> [JOB 1]: Summarize the news post below in two sentences.
> [JOB 2]:
Answer these questions using the news post below:
(a) Who posted it, and on what date?
(b) Which partners is South Tyneside Council working with?
(c) What title does Councillor Ernest Gibson hold?
> [JOB 3]: From the news post below, extract the passage starting with "Site investigations will" and going on through "our best assets.".

> [EXCERPTED TEXT]:
Coastal Protection Inspections to get Underway

Posted by: Kaye Russell on 19 March 2024 16:39

Coastal management inspections are set to get underway in South Tyneside over the coming months as part of work monitoring the ongoing threat of coastal erosion.

South Tyneside Council will be working with its partners at the National Trust to look at any land changes and erosion along the coastline, following the winter months and periods of extreme weather.

Sandhaven, South Shields
Sandhaven, South Shields
Councillor Ernest Gibson at Littlehaven, South Shields
Marsden, South Shields

Site investigations will focus on the degree of coastal erosion as well as cliff instability, land slippage and sinkholes.

Councillor Ernest Gibson, Lead Member for Neighbourhoods and Climate Change, said: "We have a stunning coastline which attracts thousands of visitors every year. It is one of our best assets.

> [INFORMATION GIVEN]:
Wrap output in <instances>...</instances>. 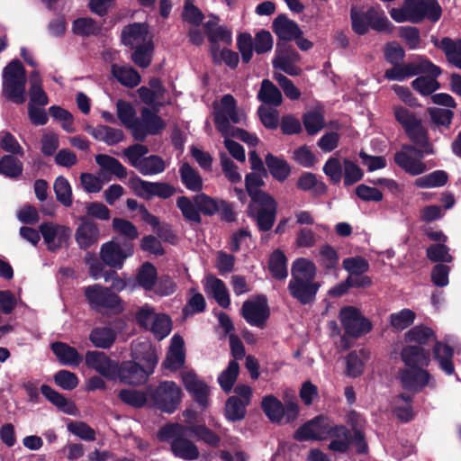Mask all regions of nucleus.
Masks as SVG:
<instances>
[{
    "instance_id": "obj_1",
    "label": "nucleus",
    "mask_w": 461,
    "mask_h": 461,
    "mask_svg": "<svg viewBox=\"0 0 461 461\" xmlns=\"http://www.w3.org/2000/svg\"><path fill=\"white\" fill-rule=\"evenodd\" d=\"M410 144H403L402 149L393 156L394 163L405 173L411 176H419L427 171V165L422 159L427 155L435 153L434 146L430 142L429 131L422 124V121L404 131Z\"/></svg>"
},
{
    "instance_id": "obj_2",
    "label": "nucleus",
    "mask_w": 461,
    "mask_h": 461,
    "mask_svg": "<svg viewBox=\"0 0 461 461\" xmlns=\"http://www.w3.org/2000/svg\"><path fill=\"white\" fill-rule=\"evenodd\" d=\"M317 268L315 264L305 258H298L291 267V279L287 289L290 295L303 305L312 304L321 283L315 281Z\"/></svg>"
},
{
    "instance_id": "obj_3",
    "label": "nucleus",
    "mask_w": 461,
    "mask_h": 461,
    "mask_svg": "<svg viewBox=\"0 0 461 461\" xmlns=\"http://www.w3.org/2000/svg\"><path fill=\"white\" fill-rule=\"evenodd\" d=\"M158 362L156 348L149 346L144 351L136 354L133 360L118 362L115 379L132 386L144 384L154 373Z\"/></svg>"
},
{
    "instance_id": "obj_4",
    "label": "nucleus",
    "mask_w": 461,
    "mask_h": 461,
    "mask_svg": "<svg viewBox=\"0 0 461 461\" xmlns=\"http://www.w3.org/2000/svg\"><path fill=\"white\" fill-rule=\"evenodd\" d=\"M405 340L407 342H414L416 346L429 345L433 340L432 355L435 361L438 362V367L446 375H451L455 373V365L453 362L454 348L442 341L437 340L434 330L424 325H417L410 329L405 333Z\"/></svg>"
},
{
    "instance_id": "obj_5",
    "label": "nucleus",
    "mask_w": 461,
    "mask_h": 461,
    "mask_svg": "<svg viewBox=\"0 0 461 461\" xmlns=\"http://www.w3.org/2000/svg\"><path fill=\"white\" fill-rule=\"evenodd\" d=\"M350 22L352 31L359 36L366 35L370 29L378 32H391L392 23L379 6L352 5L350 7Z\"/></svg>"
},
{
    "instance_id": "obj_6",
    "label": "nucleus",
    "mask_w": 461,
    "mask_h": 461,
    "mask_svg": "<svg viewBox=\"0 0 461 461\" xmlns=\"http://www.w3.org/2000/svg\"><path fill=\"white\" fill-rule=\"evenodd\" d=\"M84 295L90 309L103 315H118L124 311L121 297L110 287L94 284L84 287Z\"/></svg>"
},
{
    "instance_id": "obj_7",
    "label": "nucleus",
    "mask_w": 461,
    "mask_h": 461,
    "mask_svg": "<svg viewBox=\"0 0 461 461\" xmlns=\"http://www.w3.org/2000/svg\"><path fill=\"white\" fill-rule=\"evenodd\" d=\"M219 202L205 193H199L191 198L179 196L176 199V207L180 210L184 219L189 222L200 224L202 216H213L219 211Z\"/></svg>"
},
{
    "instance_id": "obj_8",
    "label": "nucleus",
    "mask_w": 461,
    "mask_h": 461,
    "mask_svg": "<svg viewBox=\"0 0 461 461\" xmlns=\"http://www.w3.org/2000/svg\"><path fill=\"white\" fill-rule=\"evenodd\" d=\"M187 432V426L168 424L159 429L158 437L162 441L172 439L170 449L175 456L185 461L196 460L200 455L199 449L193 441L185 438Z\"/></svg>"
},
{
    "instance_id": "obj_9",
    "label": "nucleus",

> [WRITTEN RESPONSE 1]: South Tyneside Council and its partners at the National Trust will carry out coastal management inspections over the coming months, looking at land changes and erosion along the coastline after the winter months and periods of extreme weather. The site investigations will focus on the degree of coastal erosion as well as cliff instability, land slippage and sinkholes.

> [WRITTEN RESPONSE 2]:
(a) Kaye Russell, on 19 March 2024.
(b) The National Trust.
(c) Lead Member for Neighbourhoods and Climate Change.

> [WRITTEN RESPONSE 3]:
Site investigations will focus on the degree of coastal erosion as well as cliff instability, land slippage and sinkholes.

Councillor Ernest Gibson, Lead Member for Neighbourhoods and Climate Change, said: "We have a stunning coastline which attracts thousands of visitors every year. It is one of our best assets.